SEEDFUND - GEMMA NEEP PLUS: Gemma Neep, a free SeedFund mini-performance from our resident commentator on Facebook stalking, Swine Flu and alienating your neighbours.

Gemma is a solo artist, making awkward comedy, who is interested in playing with the idea of introducing others as (often unknowing) fellow performers. In her current work, Gemma explains how easy it is to stalk a man using the internet – it only takes two minutes if you know what you’re doing! [ limited capacity ]

PLUS: An ongoing work from Wayne Jackson

Wayne has been devising and performing ‘Funny, baffling, mystical, absurd [and] mindbending’ work for the past five years with his company ‘Escape Theatre’. After receiving support from greenroom and Arts Council, with them he is now developing his own work. He has recently completed his Masters where his interest in the concept of liveness began and he is now exploring the fleeting moments within performance which lie somewhere in-between the live and the mediated.

His most recent project, showcased at Emergency 09, originates from an experience he had when he was three (three and a half or four) when he swallowed a pound coin. Through inter-locking and contradicting accounts he is exploring the ways in which memory can distort and alter the past and cast doubt on that which has definitely happened. Because it did definitely happen, didn’t it..? The journey is now taking him on a journey, supported by greenroom, to find the pound coin he lost twice. He will attempt to trace a pound coin around the country using its own website, which will launch as past of this years Method Lab event.
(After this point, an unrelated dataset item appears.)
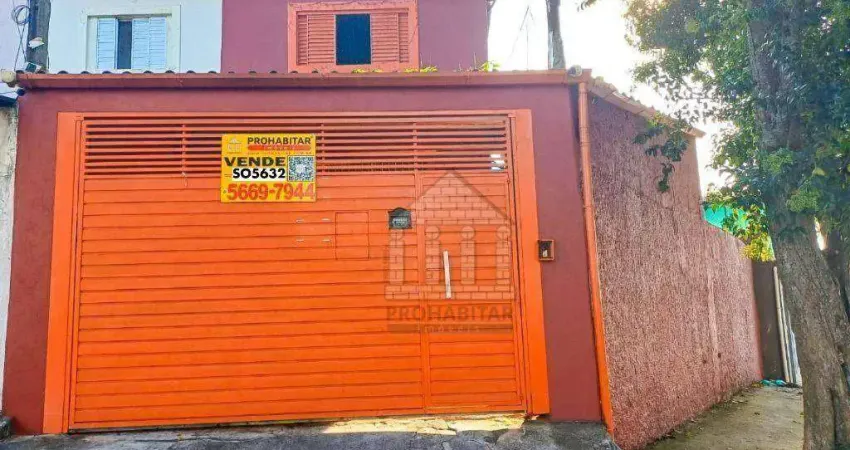 Sobrado com 2 dormitórios à venda no Jardim Presidente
I could tell you what has happened. But what would be the point? You’re going to make your own assumptions anyway. After all, it happened to you, didn’t it? This is your story, so who else knows it better than you?

As he struggles with contradicting memories and the certainty of forgetting, he tells the story of a desire to find his lost pound coin and capture the journey it has been on. It has been over twenty-three years since he last saw his pound coin, and a lot has happened since then.